I was living in San Diego at the time and it was big news. The murders were unknown at the time of the Harris brothers' arrest but soon came to light. The case was on everyone's lips, it seemed, for quite some time. The outrage was incredible. And I was caught up in it. I think the calmness of the Harris brothers immediately after the murders is what fed the outrage. It was a planned execution of two kids just so they could steal the car they were in.

Daniel Harris, I believe, testified against his brother and claimed he had no knowledge of his brother's intention to kill the two boys.

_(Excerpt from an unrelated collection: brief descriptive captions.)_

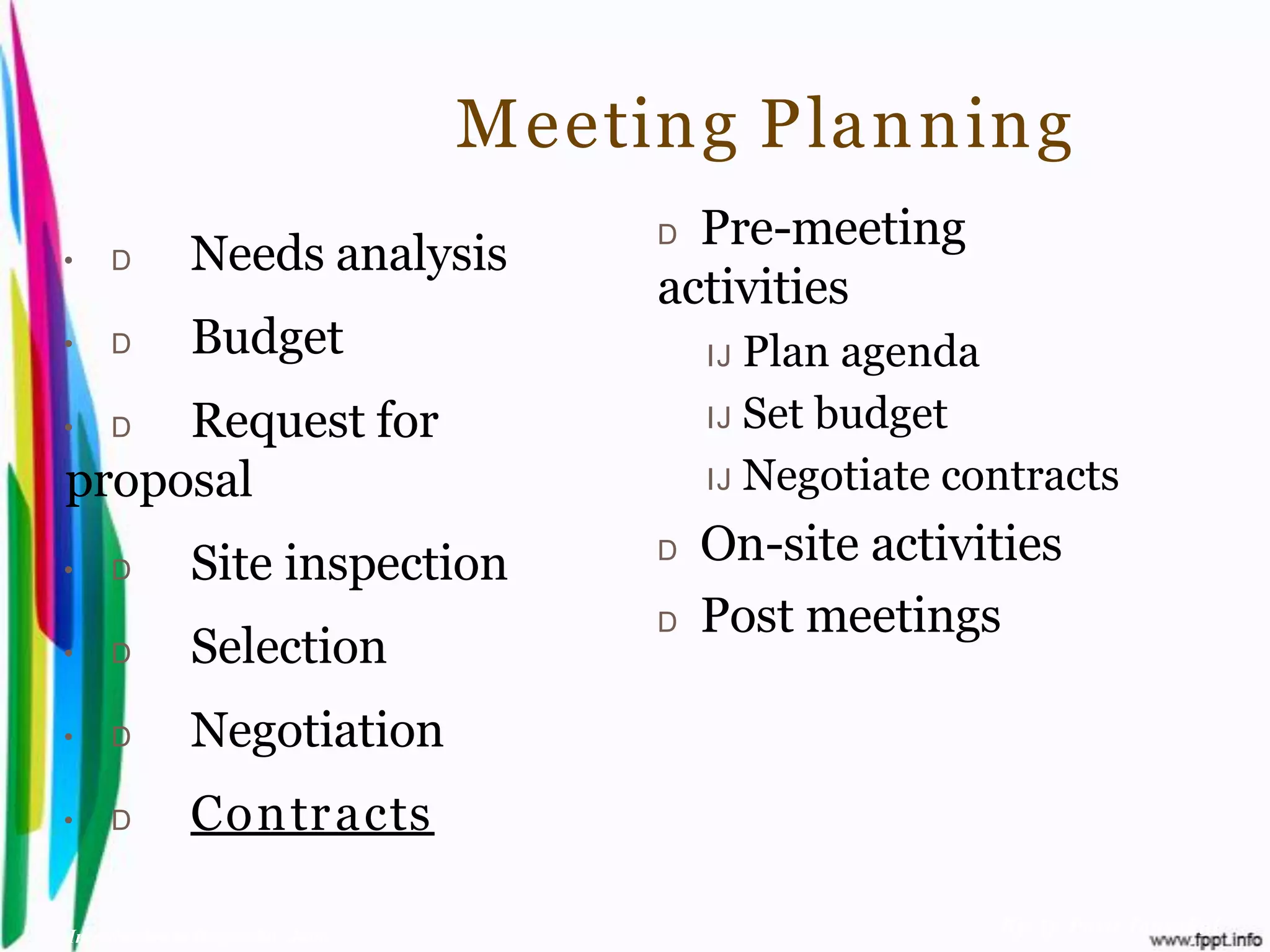 Meeting Planning
                                         D Pre-meeting
•    D         Needs analysis
                                         activities
•    D         Budget                        IJ Plan agenda
•    Request for
     D                                       IJ Set budget

proposal                                     IJ Negotiate contracts

•    D         Site inspection           D   On-site activities
                                         D   Post meetings
•    D         Selection
•    D         Negotiation
•    D         Contr acts

Introduction to Hospitality, John                           By Aj. Pavit Tansakul
 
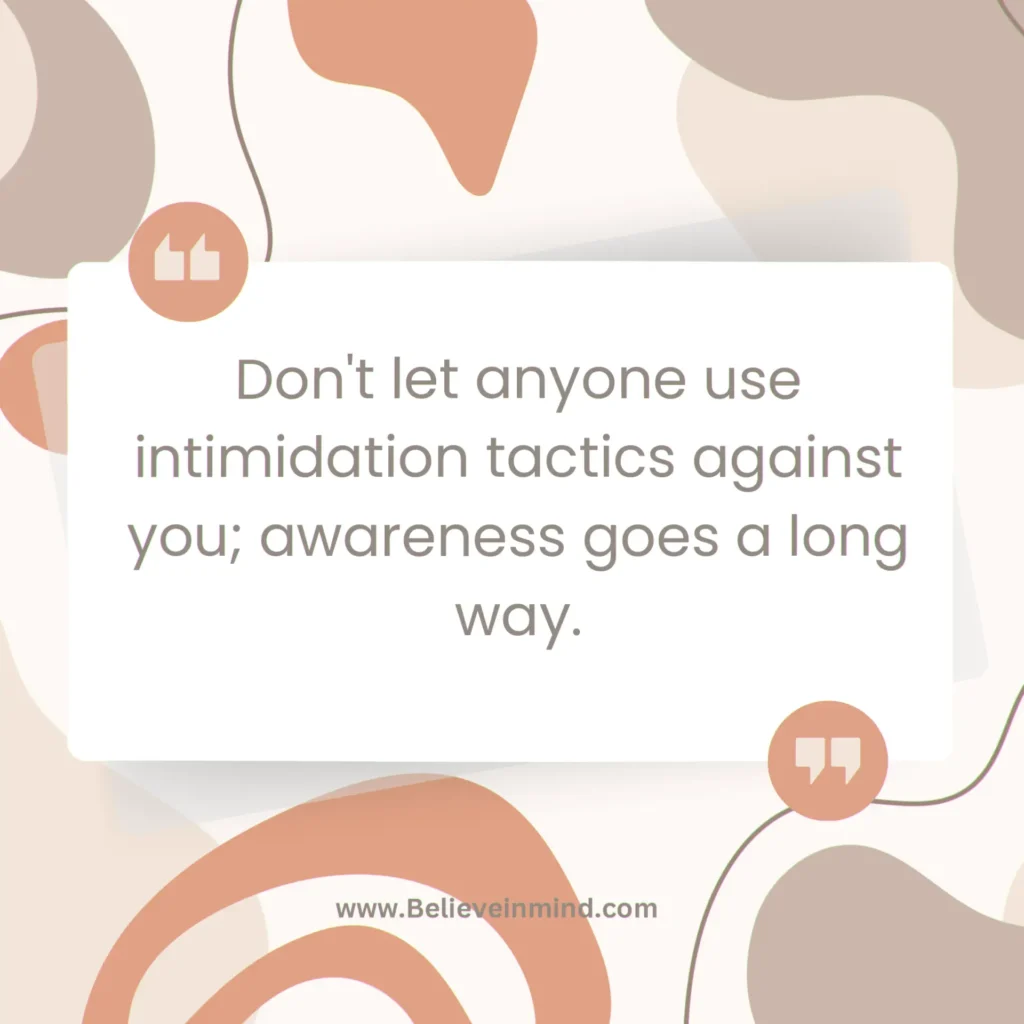 Don't let anyone use intimidation tactics against you; awareness goes a long way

He was sentenced to 6 years for kidnapping and was released in 1983.

Over the years since then, I have developed reasons for supporting the DP. The economic reasons for opposing it do not impress me.

The basic economic argument is that it costs, on average, $1.3 million more to prosecute a murder case where the DP is a possible sentence. What is behind the additional cost? The enhanced investigation and the increased oversight required, and the higher security measures for the trial as well as having two phases; main trial and sentencing trial.

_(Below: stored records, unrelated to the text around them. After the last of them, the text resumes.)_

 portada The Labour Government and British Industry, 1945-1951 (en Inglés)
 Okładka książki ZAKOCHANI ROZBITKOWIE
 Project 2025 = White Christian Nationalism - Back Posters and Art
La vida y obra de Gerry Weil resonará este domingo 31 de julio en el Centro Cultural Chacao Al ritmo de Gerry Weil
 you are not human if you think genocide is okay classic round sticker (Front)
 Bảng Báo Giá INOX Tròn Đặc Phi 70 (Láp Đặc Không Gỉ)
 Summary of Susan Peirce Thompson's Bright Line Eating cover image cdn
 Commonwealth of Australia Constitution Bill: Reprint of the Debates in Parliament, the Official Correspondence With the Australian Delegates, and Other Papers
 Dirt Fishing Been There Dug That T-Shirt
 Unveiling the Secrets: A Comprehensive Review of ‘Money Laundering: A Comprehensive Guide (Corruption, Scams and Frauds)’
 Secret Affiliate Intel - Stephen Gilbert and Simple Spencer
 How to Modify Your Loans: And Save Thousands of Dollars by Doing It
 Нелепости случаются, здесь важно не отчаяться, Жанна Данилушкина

But how many DP cases are tried each year? Good luck finding that number. When you research the DP online, you get a lot of data about executions and about the cost of carrying out that sentence vs life sentences but you will have an extremely difficult time getting a count of capital punishment cases each year in the U.S. I would like to see that, along with the number of convictions and DP sentences vs the number of acquittals and lesser sentences handed down. I would then like to learn how many potential DP cases were pleaded down to LWOP or less.

You see, I think the specter of the DP has an effect on murderers facing trial. An effect that gets them to plea bargain rather than take their chances with a trial. Unlike TV, the vast majority of murder cases are pretty clear cut. There's little mystery involved. The culprit (or culprits) are pretty much known early in the investigation. Only a handful or two are not clear cut.  In 2010, there were a total of 104 death sentences handed out nationwide. According to Wiki there were 12,996 intentional homicides in the U.S. in the most recent year for which data were available (incidentally Mexico, which does not have the DP, had over 25,000 murders).

I do not see studies covering this aspect. I understand why, though. It would undermine the economic arguments against the DP if it turned out the penalty induced a great number of plea bargains, thereby saving the state huge amounts of money for trials and appeals.

One other point I'd like you to consider: Do we do sloppier investigations and run sloppier trials for cases where we are not seeking the DP?


Steven Scott said...

i don't trust the government to execute people. not one bit. pretty much my only argument against it.

also, about plea bargains:

Douglas4517 said...

I looked into the particular case mentioned (Terrell McCullum) and found a little problem. He was sentenced to a year and a day (wrongfully, as you say) for possession of a firearm by a felon. That was in 2009. He was releaqsed in 2010... "He got out in 2010 but quickly violated his supervised release by
robbing a man. ("I saw him with a whole bunch of money and I just got
him like that," McCullum said during one phone call.) The judge sent him
back to prison. Now he's finishing his sentence at the local jail in
Farmville, counting the days until he can go home."

The story, it turns out, is not so simple. Besides, the plea bargaining I wrote of involves only death penalty cases. Not run of the mill lesser crimes nor oddities of legal issues.

Steven Scott said...

i was running into a meeting and had remembered reading that article a few weeks ago, if it didn't apply then sorry - was rushing into a meeting

Douglas4517 said...

Rushing to a meeting? People do that?

Douglas4517 said...

BTW, it applied and didn't apply. My point was that harsher punishment possibilities encourage plea bargains. Yes, I agree that it involves trusting the system and that can be difficult at times.